In the present study, 3 separate canine populations were studied (ie, the whole study population including dogs from all breeds, the CKC-KC population including only CKC and KC, and the OB population including dogs from all breeds except CKC and KC). This separate analysis was conducted because the CKC breed is considered to have an accelerated form of the disease compared with MVD in other small breed dogs, with a higher prevalence and earlier onset of disease.37,38 In addition, only CKC dogs were studied in the SVEP study.10 As in the SVEP trial, BNZ treatment in the present study did not delay the onset of cardiac events and did not prolong survival in the CKC-KC population with regards to death from all causes and cardiac death, whereas such an effect was observed in the OB population. However, in this CKC-KC population, ARJ/LAA was 1.5-fold higher in the BNZ group than in the UT group (P < .01), and two thirds of the BNZ treated dogs (versus only a quarter of the UT group) showed severe MR characterized by ARJ/LAA > 70%. It may therefore be hypothesized that a substantially longer survival time would have been observed in the BNZ group from the CKC-KC population if the BNZ and UT groups had been comparable for MR severity at baseline.

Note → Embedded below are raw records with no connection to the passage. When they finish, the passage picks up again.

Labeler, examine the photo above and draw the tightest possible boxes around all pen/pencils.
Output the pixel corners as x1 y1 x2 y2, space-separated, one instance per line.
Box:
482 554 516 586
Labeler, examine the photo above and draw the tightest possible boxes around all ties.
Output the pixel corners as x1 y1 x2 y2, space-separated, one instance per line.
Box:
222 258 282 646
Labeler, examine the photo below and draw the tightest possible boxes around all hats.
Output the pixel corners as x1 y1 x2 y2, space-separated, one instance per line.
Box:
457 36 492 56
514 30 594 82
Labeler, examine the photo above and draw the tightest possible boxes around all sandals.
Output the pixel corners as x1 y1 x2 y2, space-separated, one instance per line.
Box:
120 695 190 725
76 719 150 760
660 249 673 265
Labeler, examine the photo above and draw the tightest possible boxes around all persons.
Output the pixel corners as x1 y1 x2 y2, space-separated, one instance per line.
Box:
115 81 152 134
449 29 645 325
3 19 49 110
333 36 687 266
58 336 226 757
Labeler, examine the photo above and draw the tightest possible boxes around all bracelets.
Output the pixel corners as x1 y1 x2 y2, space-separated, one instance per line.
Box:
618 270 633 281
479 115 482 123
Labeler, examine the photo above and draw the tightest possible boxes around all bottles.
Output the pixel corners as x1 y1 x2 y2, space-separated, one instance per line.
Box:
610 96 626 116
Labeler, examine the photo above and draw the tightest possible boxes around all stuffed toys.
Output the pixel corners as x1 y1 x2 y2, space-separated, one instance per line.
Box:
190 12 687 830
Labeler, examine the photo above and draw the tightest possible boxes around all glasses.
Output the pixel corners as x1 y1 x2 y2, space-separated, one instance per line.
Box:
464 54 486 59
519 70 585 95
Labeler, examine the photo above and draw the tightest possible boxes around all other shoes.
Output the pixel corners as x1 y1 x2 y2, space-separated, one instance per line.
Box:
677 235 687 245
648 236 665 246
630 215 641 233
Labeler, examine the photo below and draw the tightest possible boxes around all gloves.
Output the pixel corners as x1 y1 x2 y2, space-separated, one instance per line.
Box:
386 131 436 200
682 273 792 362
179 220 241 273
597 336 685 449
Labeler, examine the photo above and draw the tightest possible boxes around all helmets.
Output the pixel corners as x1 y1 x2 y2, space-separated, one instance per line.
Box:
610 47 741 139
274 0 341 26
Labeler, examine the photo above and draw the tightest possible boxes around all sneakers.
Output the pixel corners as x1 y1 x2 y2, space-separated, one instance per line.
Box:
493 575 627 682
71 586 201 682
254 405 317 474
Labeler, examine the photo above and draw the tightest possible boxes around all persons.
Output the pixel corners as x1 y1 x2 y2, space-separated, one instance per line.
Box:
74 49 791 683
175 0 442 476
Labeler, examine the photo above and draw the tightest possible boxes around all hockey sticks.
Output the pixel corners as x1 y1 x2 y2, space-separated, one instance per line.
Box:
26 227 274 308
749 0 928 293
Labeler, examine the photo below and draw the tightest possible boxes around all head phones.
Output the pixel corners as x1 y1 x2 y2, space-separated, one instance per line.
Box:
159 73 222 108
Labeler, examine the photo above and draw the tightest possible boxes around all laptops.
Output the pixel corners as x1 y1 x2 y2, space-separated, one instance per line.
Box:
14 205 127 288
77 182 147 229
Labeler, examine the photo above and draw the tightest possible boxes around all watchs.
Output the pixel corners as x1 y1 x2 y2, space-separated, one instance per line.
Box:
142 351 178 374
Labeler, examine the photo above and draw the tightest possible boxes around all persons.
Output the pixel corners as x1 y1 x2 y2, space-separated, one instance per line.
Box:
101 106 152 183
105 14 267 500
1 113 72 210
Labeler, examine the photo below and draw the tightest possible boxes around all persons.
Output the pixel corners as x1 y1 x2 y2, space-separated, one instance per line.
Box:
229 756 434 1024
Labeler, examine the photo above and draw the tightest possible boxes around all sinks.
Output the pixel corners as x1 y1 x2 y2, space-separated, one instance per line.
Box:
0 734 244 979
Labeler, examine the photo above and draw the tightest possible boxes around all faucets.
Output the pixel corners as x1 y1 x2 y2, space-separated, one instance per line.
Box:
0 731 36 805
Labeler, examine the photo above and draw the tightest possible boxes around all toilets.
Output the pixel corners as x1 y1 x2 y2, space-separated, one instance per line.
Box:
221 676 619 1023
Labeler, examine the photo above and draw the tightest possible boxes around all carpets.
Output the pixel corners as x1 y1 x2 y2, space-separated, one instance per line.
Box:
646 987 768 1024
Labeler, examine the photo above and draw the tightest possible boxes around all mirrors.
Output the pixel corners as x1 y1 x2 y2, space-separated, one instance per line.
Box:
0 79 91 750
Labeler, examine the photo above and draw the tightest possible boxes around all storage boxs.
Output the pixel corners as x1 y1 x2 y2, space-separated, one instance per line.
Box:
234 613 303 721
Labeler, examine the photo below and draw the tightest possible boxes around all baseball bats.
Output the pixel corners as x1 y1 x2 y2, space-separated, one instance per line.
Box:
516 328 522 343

The results obtained in the present study for the OB population, characterized by age-matched BNZ and UT groups, were relatively similar to those recently published by Atkins et al,9 with however a better cardiac benefit (2.7 years of cardiac event-free benefit versus 5.1 months of CHF-free benefit, respectively, in our study and in the Atkins et al9 trial). Moreover, in our study, survival time with regard to cardiac death was significantly longer in the BNZ group than in the UT group, whereas such a benefit was not described in the Atkins et al9 study. This difference between the 2 studies may at least partially be explained by the fact that Atkins et al9 included more severely affected dogs than ours. All dogs in the former study were characterized by an LA enlargement confirmed by echocardiography with LA/Ao > 1.6, whereas all the dogs in our study had normal LA diameter with LA/Ao < 1.2.

Interestingly, the present study shows that, similar to enalapril,9 BNZ had a significant effect on all-cause death in both the whole and OB populations (whereas the effect on cardiac death was observed only in the OB population). Several possible mechanisms may explain these noncardiac beneficial effects. First, renal dysfunction was recently identified in dogs with MVD,39 and ACEIs have been shown to exert a renoprotective action owing to decreases in systemic arterial pressure, glomerular capillary pressure, and glomerular volume together with an increase in glomerular filtration rate.7,40 Moreover, ACEIs may also have some benefit on the central nervous system as demonstrated in humans, exerting vascular protection in the case of brain ischemia and slowing cognitive dysfunction in elderly patients.41,42 The possible action of BNZ in improving overall survival time merits further investigation because none of these beneficial renal and cerebral effects could be confirmed in this retrospective study.

This study had several limitations that must be clearly defined. First and importantly, this was a retrospective study, not a prospective, randomized, or double-blinded one. Retrospective studies in principle provide weaker evidence than well-designed prospective studies, but can nevertheless provide a useful contribution to knowledge, especially when prospective studies are missing or difficult to organize, as in this case. A well-designed prospective study comparing ACEI with placebo to test the hypotheses in this study would take many years to conduct.

Second, for the 3 populations (whole, OB, and CKC-KC populations), MR severity in the BNZ and UT groups was not comparable, with more severely affected dogs in the BNZ than in the UT group. This difference may be explained by the fact that veterinarians and owners were more likely to start medical treatment with BNZ when their dogs were more severely affected at Day 0. This finding may have had an effect on the subsequent analyses and may explain at least in part the lack of observed effect of BNZ to delay the onset of cardiac events and prolong survival in the CKC-KC population. Nevertheless, the fact that OB dogs receiving BNZ had significantly better outcomes than nontreated dogs despite worse severity of disease at baseline provides strong evidence for a benefit of ACEI.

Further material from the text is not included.